והאי בכוליה בעי למכפריה ליה והאי דלא כפריה משום דאין אדם מעיז פניו בפני בעל חובו ובכוליה בעי דלודי ליה והאי דלא אודי ליה אישתמוטי הוא דקא משתמיט ליה סבר עד דהוו לי זוזי ופרענא ליה ואמר רחמנא רמי שבועה עילויה כי היכי דלודי ליה בכוליה
Rabba continues: And this one who admits to part of the claim would want to deny all of it, and the only reason he does not deny all of it is because a person would not be so brazen before his creditor. And in fact, he would want to admit to all of the claim to him. And the reason that he did not admit the whole claim to him and say that in fact he owes him the entire sum is that he was evading his obligation temporarily. The debtor is short of money and he thinks: I will pay my creditor as much as I can afford now, and I will evade paying the rest until I have enough money, and then I will repay him the rest, to which I have not yet admitted. Therefore, the Merciful One states: Impose an oath on the debtor in order to induce him to admit all of the debt to the creditor.

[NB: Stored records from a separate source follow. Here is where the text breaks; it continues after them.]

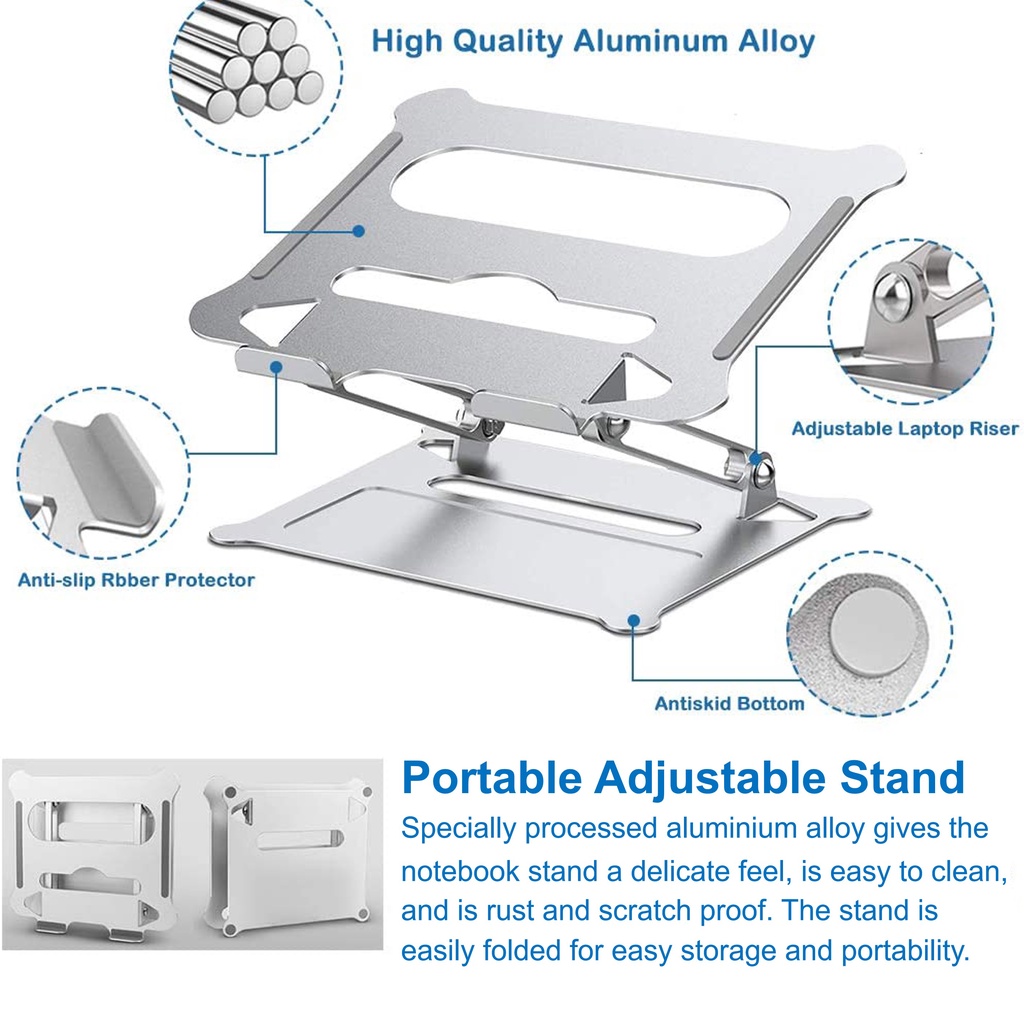 High Quality Aluminum Alloy

Adjustable Laptop Riser

Anti-slip Rbber Protector

Antiskid Bottom

Portable Adjustable Stand

Specially processed aluminium alloy gives the notebook stand a delicate feel, is easy to clean, and is rust and scratch proof. The stand is easily folded for easy storage and portability.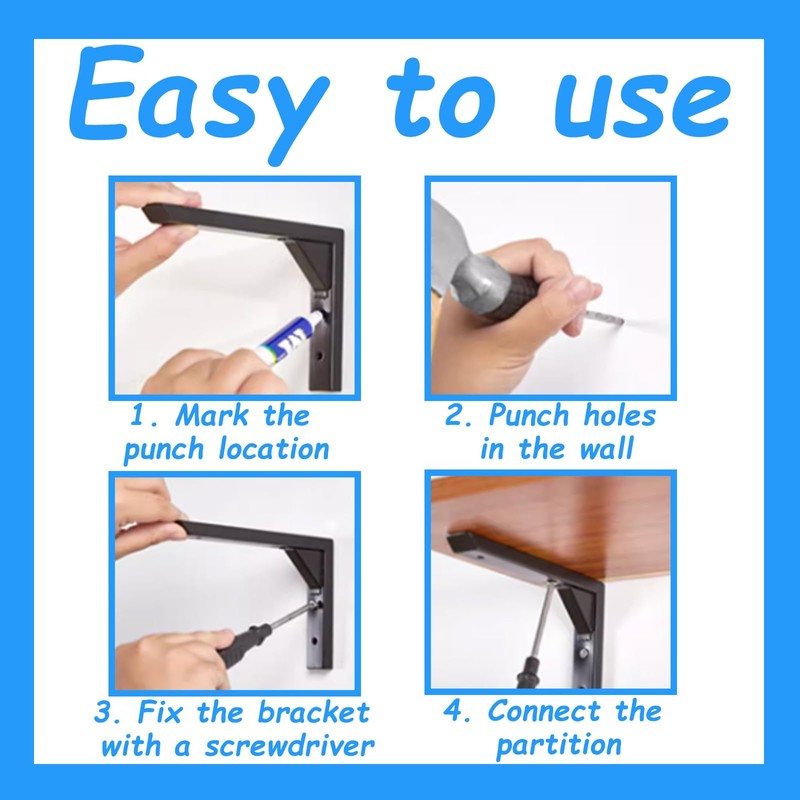 Easy to use

1. Mark the punch location

2. Punch holes in the wall

3. Fix the bracket with a screwdriver

4. Connect the partition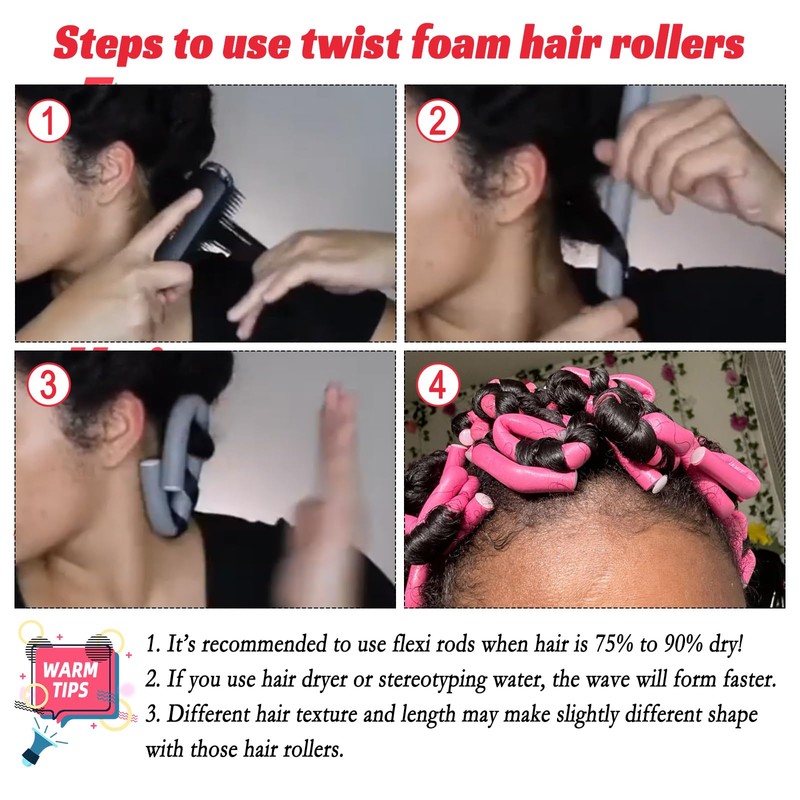 Steps to use twist foam hair rollers

1

2

3

4

WARM TIPS

1. It's recommended to use flexi rods when hair is 75% to 90% dry!
2. If you use hair dryer or stereotyping water, the wave will form faster.
3. Different hair texture and length may make slightly different shape with those hair rollers.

ר' אליעזר בן יעקב סבר ל"ש בו ול"ש בבנו אינו מעיז והילכך לאו משיב אבידה הוא ורבנן סברי בו הוא דאינו מעיז אבל בבנו מעיז ומדלא מעיז משיב אבידה הוא:
Following Rabba’s reasoning, the difference of opinion between Rabbi Eliezer ben Ya’akov and the Rabbis can be explained as follows: Rabbi Eliezer ben Ya’akov holds that there is no difference between the creditor himself and the creditor’s son, as in all cases the debtor would not be so brazen as to deny his debt. Therefore, the debtor is not considered like someone who is returning a lost item. Rabbi Eliezer ben Ya’akov maintains that Rabba’s reasoning applies in this case as well, so he is required to take an oath. And the Rabbis hold that he would not be so brazen as to deny a debt before the creditor himself, but toward his creditor’s son he would be brazen and deny the claim completely. And since he was not so brazen as to deny the entire claim, but admitted to part of it, he is considered like someone returning a lost item, and therefore he is exempt from taking an oath.